Avviso di garanzia in Asl per il poliambulatorio di Martano

Avviso di garanzia in Asl per il poliambulatorio di Martano

Avviso di garanzia al direttore dell’area tecnica dell’Asl leccese, ingegnere Fiorenzo Pisanello. La notifica sarebbe stata consegnata in ufficio nelle scorse ore, con lo scopo di interrogare il funzionario, in relazione ad un’indagine in corso da parte della guardia di finanza per conto della procura. Indagine relativa ai finanziamenti europei destinati al poliambulatorio di Martano di via fratelli Cervi. Una struttura che doveva essere ristrutturata e potenziata con la costruzione di un nuovo blocco, la messa a norma degli stabili nuovo e vecchio, con l’obiettivo di attivare servizi sanitari aggiuntivi, oltre a quelli esistenti. Opere che dovevano essere realizzate proprio grazie a 4 milioni di euro che l’Asl avrebbe dovuto ottenere dalla comunità europea, sottoforma di fondi fers 2007 – 2013. I lavori si sarebbero dovuti concludere entro il 2015, in realtà sono ancora in fase di conclusione e dovrebbero terminare entro quest’autunno come ha previsto il direttore dell’Asl Ottavio Narracci, durante il sopralluogo del presidente Emiliano nello stabile di Martano.

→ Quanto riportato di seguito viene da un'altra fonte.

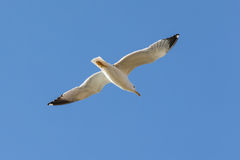 Gliding seagull Stock Image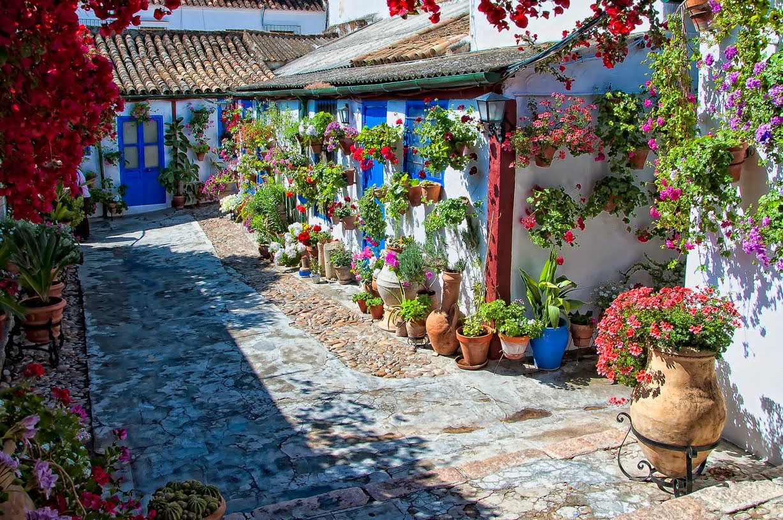 Los Patios de Córdoba en mayo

Quello che probabilmente la procura dovrà chiarire, è perché ci siano stati dei ritardi nell’esecuzione dei lavori oggetto di finanziamento, se questo ritardo sia giustificabile o meno, se abbia o no provocato la perdita di risorse comunitarie, come effettivamente sembra dalla corrispondenza tra la direzione Asl di via Miglietta, guidata all’epoca da Silvana Melli e il direttore dei lavori Antonio Leo, che scrive di fondi non comunitari, bensì aziendali, come risorse impiegate per l’esecuzione delle opere in cantiere, facendo così intuire che le somme comunitarie non erano disponibili.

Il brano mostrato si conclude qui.